European Judicial Network

European Judicial Network

The European Judicial Network, created in 1998, is composed of Contact Points in the Member States, designated by each Member State among central authorities in charge of international judicial cooperation and the judicial authorities or other competent authorities with specific responsibilities in the field of international judicial cooperation.

The main role of the EJN Contact Points is to facilitate judicial cooperation in criminal matters between the EU Member States, particularly in actions to combat forms of serious crime. To this end, they assist with establishing direct contacts between competent authorities and by providing legal and practical information necessary to prepare an effective request for judicial cooperation or to improve judicial cooperation in general.

The EJN website is dedicated to actors in the field of international judicial cooperation in criminal matters. The website offers e-tools required for the functioning of the network and for the facilitation of the judicial cooperation. It also contains practical information, including on the cooperation with EU candidate and associated countries and with third countries and judicial networks. EJN Contact Points, prosecutors, judges and other legal professionals will find valuable information and tools on this site.

Among the EJN Contact Points, each Member State has designated a National Correspondent, who has a coordinating role. Each Member State also has a Tool Correspondent, who ensures that the information on the EJN website is provided and updated, including the electronic tools of the EJN.

The EJN has a Secretariat located at Eurojust in The Hague, as a separate unit responsible for the administration of the EJN. The EJN Secretariat ensures the functioning and continuity of the network.

The overview of the electronic tools for the judicial cooperation available on the EJN website is provided below together with a direct link of each tool at the EJN website.

Judicial Atlas

The Judicial Atlas is a key tool for facilitating judicial cooperation in criminal matters among the EU Member States. Direct contact between the judicial authorities of the Member States is one of the cornerstones of judicial cooperation within the European Union. The Judicial Atlas assists practitioners in finding the contact details of the competent authorities in the executing/requested Member State.

The identification is different for each Member State and can depend on various aspects: the crime involved, the stage of proceedings, the legal instrument used as legal basis, etc. Geographical information is also introduced, enabling the Atlas to identify the competent authority for specific regions within the Member State. Consequently, the paths to be followed vary depending on the situation of each Member State.

The Judicial Atlas contains information on the competent authorities for all applicable EU legal instruments of judicial cooperation in criminal matters, including those giving effect to the principle of mutual recognition of judicial decisions. The Atlas also contains information on the competent authorities in Norway.

Judicial Library

The EJN Judicial Library is the source of information on all legal instruments applicable within the European Union relevant for judicial cooperation in criminal matters. It contains the full text, amending acts and consolidated versions, forms and other information related to the EU legislative acts in this field. The Library also features a section with information on the Status of Implementation of the EU legal instruments and notifications from the EU Member States. In addition, the Library contains links to the databases of the Council of Europe and United Nations Treaties Offices.

Fiches Belges

The EJN Fiches Belges contain concise and practical information on the legal requirements in the EU Member States for various measures for judicial cooperation in criminal matters in the framework of mutual legal assistance and mutual recognition instruments.

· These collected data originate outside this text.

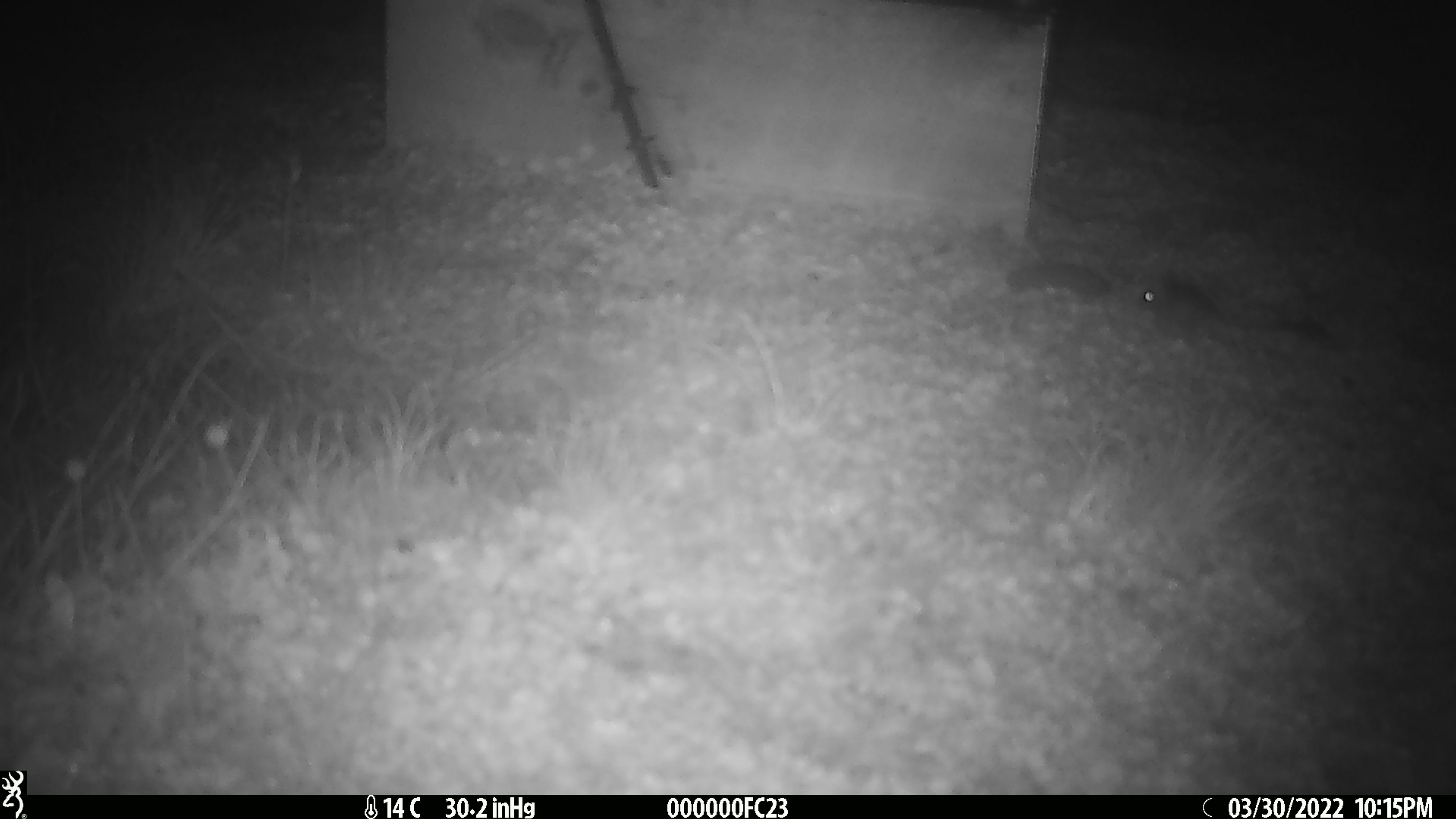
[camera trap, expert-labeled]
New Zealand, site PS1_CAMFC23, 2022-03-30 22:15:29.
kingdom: Animalia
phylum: Chordata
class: Mammalia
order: Rodentia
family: Muridae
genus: Mus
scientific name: Mus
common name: mouse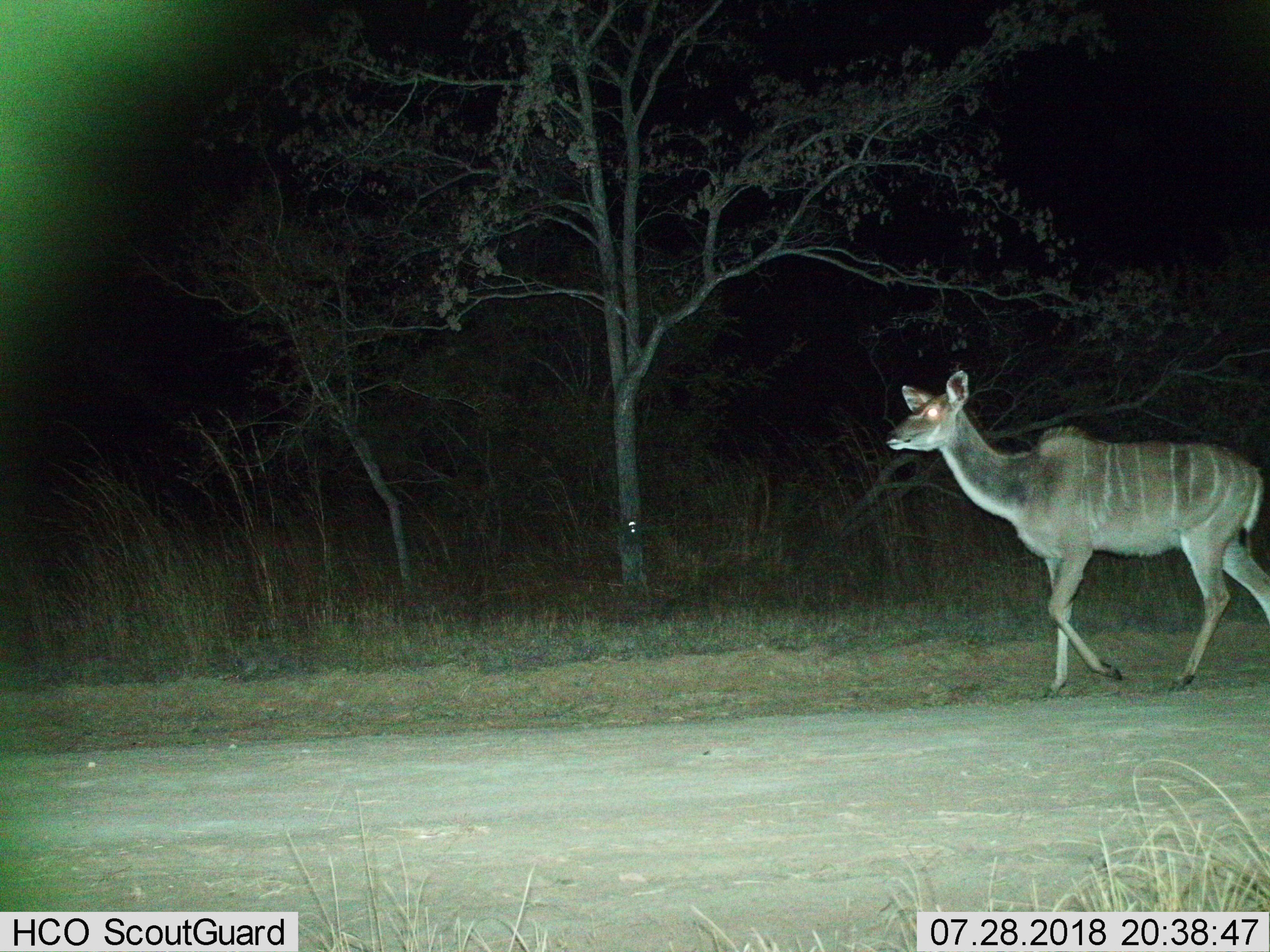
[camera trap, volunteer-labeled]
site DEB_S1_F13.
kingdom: Animalia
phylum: Chordata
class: Mammalia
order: Artiodactyla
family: Bovidae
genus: Tragelaphus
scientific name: Tragelaphus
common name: kudu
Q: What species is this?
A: Kudu (Tragelaphus).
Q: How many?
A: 1.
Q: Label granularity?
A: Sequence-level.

The information in this section helps practitioners to verify the applicability of a certain measure for a specific EU Member State, what languages can be used when drafting the request, the deadlines stipulated in national legislation, and other particularities that need to be respected when issuing a request.


The Compendium provides support for drafting requests for judicial cooperation. It guides the practitioners through the form used for the request, ensuring that all required information is inserted. The Compendium also helps the practitioner to manage translations of requests. In most cases, the request needs to be translated into a language acceptable by the requested Member State, so that the Member State is able to accept and perform/execute the request.

The Compendium is available for requests for mutual legal assistance and for several legal instruments based on the principle of mutual recognition, such as the European Arrest Warrant and the European Investigation Order. The Compendium contains several features, such as the possibility of extracting details of the executing authority from the Judicial Atlas and inserting the logo and stamp of the requesting/issuing authority.

Third States and judicial networks

The EJN's primary focus is on judicial cooperation between the EU Member States. However, the EJN has also established cooperation beyond the European Union, either via similar networks, or directly with third countries.

In the section on cooperation with third countries and judicial networks, practical information can be found on countries outside the EU and on other judicial networks established on a global scale. Contact details of Contact Persons in many of the countries can be consulted (as with the EJN Contact Points, these details are password protected).